According to several sources, the tribe plans to establish its pottery manufacturing and cultural-arts store at the location; currently, the Ute Mountain Ute pottery studio and retail store is on U.S. Highway 160 just north of the tribe’s casino.
The Montezuma County Clerk & Recorder reports the 15,000-square-foot building was purchased for $825,000 from brothers and longtime owners Scott and Jay Tipton.
“Selling to the Utes is a perfect fit,” Jay Tipton said. “The location has good exposure, and they have good marketing. We’ve been hoping for years to sell it to them in order to continue the native arts focus of the store.”
For 35 years, the innovative format of Mesa Verde Pottery is what attracted tourists and locals, Tipton said.
Native American potters created their artwork in a studio that could be viewed by visitors through a glass wall.
“It added tremendous personalization to the piece, to see the artist create it, and then buy a signed pot off the shelf,” Tipton said. “It was our single biggest selling point.”
The Tiptons started their business in 1979 in a studio across from McDonald’s in Cortez.
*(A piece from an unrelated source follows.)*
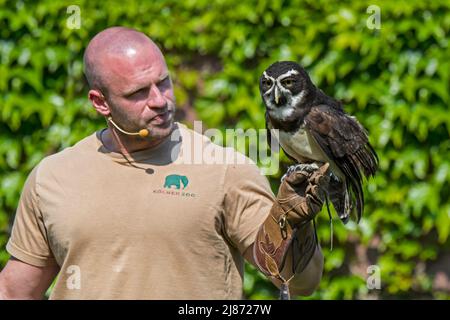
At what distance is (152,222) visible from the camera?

“Scott and I used to do the molding of the pottery ourselves in a back trailer but then turned over the pottery making to the Native American artists,” Jay Tipton said.
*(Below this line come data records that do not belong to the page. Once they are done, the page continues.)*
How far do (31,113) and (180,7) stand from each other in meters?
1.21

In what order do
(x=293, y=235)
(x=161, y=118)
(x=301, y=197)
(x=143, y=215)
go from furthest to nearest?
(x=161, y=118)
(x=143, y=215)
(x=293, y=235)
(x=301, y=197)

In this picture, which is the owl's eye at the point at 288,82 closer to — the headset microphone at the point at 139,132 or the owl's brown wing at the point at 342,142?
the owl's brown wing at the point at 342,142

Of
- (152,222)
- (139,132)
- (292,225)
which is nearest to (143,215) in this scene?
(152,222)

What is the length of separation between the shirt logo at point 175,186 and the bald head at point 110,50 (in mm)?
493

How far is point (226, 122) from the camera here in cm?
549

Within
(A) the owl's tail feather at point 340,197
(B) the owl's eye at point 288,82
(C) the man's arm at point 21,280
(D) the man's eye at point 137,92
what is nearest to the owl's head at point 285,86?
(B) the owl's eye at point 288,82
An expanded store was built at the current location to keep up with demand for Native American pottery. It twice doubled in size.
“The Grand Canyon was our biggest account. We could not make pottery quick enough,” Tipton said.
At its peak, Mesa Verde Pottery employed 35 workers and artists, many of whom have become famous.
Ute potters Norman Lansing and Dorothy Wing and Navajo potters Virginia Silas and Arnold Jones were some of their main producers who became successful artists.
“They’d perfect their trade in our studio and then open up their own businesses,” Jay Tipton said.
The Tiptons have a deep appreciation for Native American arts, especially pottery.
“We learned from the native tribes about the high standards and designs of pottery and helped to market their products,” Jay Tipton said. “Our biggest achievement was employing people and creating a successful business that allowed us to live in Cortez.”
After 35 years, it was time to sell. The next generation was not interested, Jay Tipton said.
“I’m focusing on family now, and Scott is busy as a congressman,” Tipton said, adding that he’ll miss the tourist buses rolling into the parking lot, disgorging hundreds of customers.
It’s not clear whether the wine-tasting room of Guy Drew Vineyards will continue at the store. The Ute Mountain Utes are a dry reservation.
“I’d like to stay on with them,” Drew said.